I’m sure we’re all aware that one fairly common form of logical fallacy is the argument from authority. In this fallacy, it is assumed that because some person in authority says something, that thing must be true. We’ve all encountered this in it’s obvious form, especially as children. (“My dad says….”) But there are more subtle ways to exercise this technique without giving it away. Some of these are even legitimate things to do. Use of a title is one such example.
By “use of title” I mean titles like “Doctor” or “Professor”. Titles that carry weight with most people, titles that make you suspect that the person at least has some experience or a clue as to what they’re talking about. (Of course, many would argue that this just means that the general public hasn’t met enough PhDs to realize that we don’t have the faintest notion most of the time.) It’s fair to be proud of these titles. They take a lot of work and at least some talent to earn, after all. But they can also be abused. I’m actually a little bit guilty of this myself: when I’m writing annoyed letters to customer support, I’ll usually select “Dr” just in case that gives my complaints more weight. (Forgive me?)
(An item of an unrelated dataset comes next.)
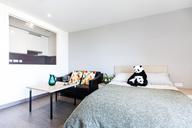 New Era Living, City Centre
More pernicious is when people use “Dr.” or “PhD” to introduce themselves before selling you on an idea or, worse still, a product. I first noticed this pattern when reading a book on health that I’ll discuss later. One thing that immediately concerned me was that the author’s name on the cover read, “XXXX XXXXXXX, PhD”. I hadn’t really thought about including the “PhD” before then. I realized suddenly that what bothered me was the fact that usually people don’t include the title in such works. For a popular work, it doesn’t really matter if the author has a doctorate or not, just that they know enough to explain the material clearly. For scholarly work, it’s pretty much assumed that the author has an advanced degree. So really, any time I see “Dr” or “PhD” right in the by-line, I start to wonder why the author is touting that.
If you’re inclined to delve further, check what the degree or title actually applies to. It’s pretty common for people to point to their PhD and try to stay quiet about what it’s in. But if you think about, a PhD in Astrophysics (say) is not really any more qualified to make medical claims than a car mechanic or a grocery clerk. So it is quite important to know what the degree is in. (Or what kind of professor someone is. Or what field of medicine an MD specializes in, even.)
Of course, it’s true that an advanced degree in the relevant discipline (or being a professor in the field, or a doctor of that specialty, or whatever) means you probably should give at least some extra attention to what the person is saying. They’ve most likely learned more about the topic than you have, after all, thanks to years of dedicated study. But that doesn’t carry over to other fields. Titles like “doctor”, “professor”, or “PhD” indicate a high degree of specialization in a topic and it’s exactly this that means that we need to ensure that the specialty matches the claims.
In the end, titles are dangerous and you’re probably better regarding people who use theirs with caution, at least until you can verify that it’s the right title for the claim. And remember, when dealing with factual claims, there are no authorities, only experts. And experts, even in their own discipline, are wrong every day.